Polarity Classification on Twitter- You are “What you Tweet”Journal: International Journal of Computer Science and Mobile Computing - IJCSMC (Vol.3, No. 7)
Publication Date: 2014-07-30
Authors : Haziq Jeelani; Syed Fayeq Jeelani;
Page : 650-657
Keywords : Polarity Classification; Twitter; Opinion Mining; Unigrams;
Information-gathering has always been an important part to find what other person is thinking. Millions of users tweet on different aspects of life every day. Therefore micro blogging websites are a very good source for polarity classification. We introduce a novel approach which automatically classifies the polarity of Twitter message. These messages so called tweets are classified as positive or negative or neutral. These results are useful for the customers or any general user who wants to research about the polarity of products before purchases, or it can be useful for the companies that want to analyze the reviews from people of their brands in the market. Most of the previous research on classifying the polarity of messages has tried to achieve some good results but have ignored the neutral tweets which lead to wrong polarity classification, so we have tried to solve this issue in our project.

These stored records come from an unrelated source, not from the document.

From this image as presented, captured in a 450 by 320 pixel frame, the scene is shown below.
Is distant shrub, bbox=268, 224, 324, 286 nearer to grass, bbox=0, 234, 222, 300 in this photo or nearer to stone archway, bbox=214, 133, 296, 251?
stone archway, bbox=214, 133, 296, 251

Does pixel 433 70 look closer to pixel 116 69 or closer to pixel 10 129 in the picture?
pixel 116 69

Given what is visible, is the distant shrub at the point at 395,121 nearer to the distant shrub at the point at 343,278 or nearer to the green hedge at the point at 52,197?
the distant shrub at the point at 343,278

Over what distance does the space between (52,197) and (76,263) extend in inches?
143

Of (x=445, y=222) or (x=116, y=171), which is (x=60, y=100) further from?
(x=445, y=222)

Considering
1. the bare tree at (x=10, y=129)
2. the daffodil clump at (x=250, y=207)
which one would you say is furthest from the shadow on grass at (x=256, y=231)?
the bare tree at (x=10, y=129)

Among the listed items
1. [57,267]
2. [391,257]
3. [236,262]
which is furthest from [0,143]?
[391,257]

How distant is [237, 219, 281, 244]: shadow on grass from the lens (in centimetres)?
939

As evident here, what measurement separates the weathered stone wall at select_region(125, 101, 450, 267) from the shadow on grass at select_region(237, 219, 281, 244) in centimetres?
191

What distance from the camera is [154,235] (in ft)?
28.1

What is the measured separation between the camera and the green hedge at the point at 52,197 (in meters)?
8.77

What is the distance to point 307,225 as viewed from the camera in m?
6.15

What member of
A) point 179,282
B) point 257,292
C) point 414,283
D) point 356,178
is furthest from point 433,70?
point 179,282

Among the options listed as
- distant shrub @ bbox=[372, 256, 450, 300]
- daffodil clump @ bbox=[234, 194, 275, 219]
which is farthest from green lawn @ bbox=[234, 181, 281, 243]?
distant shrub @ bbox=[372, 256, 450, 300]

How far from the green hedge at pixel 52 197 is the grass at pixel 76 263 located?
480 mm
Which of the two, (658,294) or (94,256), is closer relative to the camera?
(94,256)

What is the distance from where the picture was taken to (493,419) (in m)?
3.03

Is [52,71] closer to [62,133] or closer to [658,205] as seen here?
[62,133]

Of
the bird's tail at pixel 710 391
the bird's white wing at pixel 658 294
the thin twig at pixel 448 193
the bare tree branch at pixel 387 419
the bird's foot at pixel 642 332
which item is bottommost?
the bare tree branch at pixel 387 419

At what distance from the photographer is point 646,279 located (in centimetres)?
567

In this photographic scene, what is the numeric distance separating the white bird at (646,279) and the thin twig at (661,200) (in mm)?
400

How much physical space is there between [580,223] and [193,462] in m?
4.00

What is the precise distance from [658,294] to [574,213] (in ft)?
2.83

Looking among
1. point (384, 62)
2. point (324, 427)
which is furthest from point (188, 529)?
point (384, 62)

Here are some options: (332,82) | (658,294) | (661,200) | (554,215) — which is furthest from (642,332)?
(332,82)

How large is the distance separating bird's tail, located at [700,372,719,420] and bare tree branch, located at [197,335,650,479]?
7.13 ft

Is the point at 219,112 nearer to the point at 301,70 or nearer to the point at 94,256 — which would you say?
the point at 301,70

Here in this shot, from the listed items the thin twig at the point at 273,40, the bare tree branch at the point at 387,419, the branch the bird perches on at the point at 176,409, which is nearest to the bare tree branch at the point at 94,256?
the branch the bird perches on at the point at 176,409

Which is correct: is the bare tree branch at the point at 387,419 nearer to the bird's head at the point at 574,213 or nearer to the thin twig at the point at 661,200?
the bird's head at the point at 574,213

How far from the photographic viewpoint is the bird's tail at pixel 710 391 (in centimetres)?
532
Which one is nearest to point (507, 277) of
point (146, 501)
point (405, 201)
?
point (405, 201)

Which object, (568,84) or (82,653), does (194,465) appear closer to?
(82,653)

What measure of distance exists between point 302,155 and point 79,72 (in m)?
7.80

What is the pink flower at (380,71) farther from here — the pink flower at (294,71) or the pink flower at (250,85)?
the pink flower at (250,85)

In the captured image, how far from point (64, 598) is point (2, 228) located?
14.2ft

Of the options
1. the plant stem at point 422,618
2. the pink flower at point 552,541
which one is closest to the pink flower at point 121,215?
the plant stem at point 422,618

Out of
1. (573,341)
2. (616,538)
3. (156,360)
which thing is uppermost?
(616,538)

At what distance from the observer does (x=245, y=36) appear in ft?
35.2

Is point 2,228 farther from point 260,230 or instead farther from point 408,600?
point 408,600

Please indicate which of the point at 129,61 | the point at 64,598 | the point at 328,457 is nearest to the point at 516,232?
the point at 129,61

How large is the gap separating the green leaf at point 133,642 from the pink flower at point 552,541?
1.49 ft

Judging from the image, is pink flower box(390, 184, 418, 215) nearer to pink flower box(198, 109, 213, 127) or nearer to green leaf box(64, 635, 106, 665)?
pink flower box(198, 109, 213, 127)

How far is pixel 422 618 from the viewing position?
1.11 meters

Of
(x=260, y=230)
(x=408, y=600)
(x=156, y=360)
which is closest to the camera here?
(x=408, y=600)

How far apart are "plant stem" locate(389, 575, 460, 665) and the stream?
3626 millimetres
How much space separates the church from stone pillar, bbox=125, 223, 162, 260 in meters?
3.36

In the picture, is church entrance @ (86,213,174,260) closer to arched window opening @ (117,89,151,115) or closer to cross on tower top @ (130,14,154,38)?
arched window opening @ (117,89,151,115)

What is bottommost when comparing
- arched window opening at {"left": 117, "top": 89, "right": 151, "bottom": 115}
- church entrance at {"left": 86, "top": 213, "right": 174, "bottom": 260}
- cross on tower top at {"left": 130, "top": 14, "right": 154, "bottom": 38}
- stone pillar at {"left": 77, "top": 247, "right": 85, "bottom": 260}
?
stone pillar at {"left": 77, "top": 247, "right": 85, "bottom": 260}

We present an approach for classifying the polarity of tweets using machine learning algorithms using a novel feature vector. Our training data contains publically available tweets which are obtained using twitter API’s available. The following report shows the steps for preprocessing the dataset to achieve high accuracy. The novel feature vector of weighted unigrams that are used to train the machine learning classifiers is the main contribution of our project.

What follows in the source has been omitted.